被告は原告に対し金三七七、二九四円およびこれに対する昭和三九年八月一六日以降支払ずみまで年五分の割合による金員を支払え。

原告のその余の請求を棄却する。

訴訟費用はこれを三分し、その一を原告、その余を被告の負担とする。

この判決は第一項にかぎり仮に執行することができる。

事実

原告訴訟代理人は「被告は原告に対し金六二八、〇七〇円およびこれに対する昭和三九年八月一六日以降支払ずみまで年五分の割合による金員を支払え。訴訟費用は被告の負担とする。」との判決ならびに仮執行の宣言を求め、請求の原因として次のとおり述べた。

「一、昭和三九年六月一八日午前五時四五分頃、埼玉県鴻巣市字箕田四一三番地先道路上において、被告の従業員湯沢英樹が運転し被告の業務に従事中の被告所有日野貨物自動車(埼一せ-三二九九、以下「被告車」という。)と、原告の運転する原告所有のいすず貨物自動車(長一せ-五二六五、以下「原告車」という。)とが衝突した。
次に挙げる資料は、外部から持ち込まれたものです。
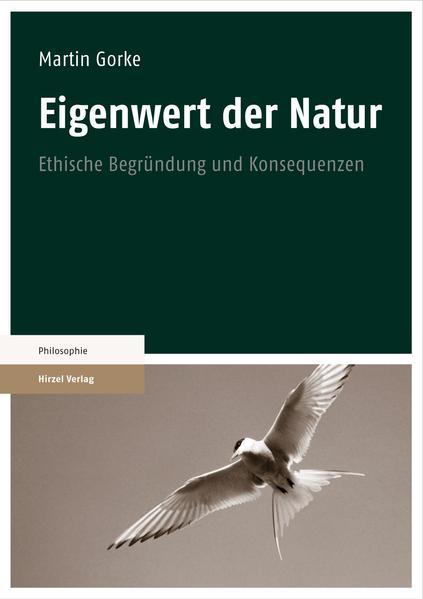 Eigenwert der Natur - Coverbild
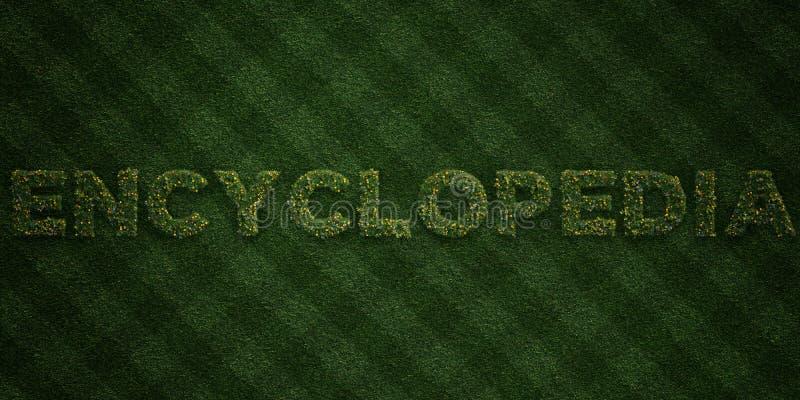 ENCYCLOPEDIE - verse Grasbrieven met bloemen en paardebloemen - 3D teruggegeven royalty vrij voorraadbeeld royalty-vrije illustratie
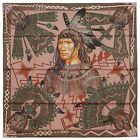 NEW Authentic Hermes Silk Scarf COSMOGONIE APACHE Turquoise Pink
二、右湯沢は、道路の中央から左の部分を通行すべき自動車運転者としての業務上の注意義務(道路交通法一七条三項)を怠り、被告車の車体の右側一米位を道路の右側にはみ出したまま進行し、しかもおりから反対方向を進行中の原告が被告車を発見し、衝突の危険を予測して減速し、さらに道路の左側に約三〇糎の間隔をおいて停車したにもかかわらず、いぜん道路の左側に戻ることもせず、時速約三〇粁のまま漫然と進行した過失により、前記事故を生ぜしめたものである。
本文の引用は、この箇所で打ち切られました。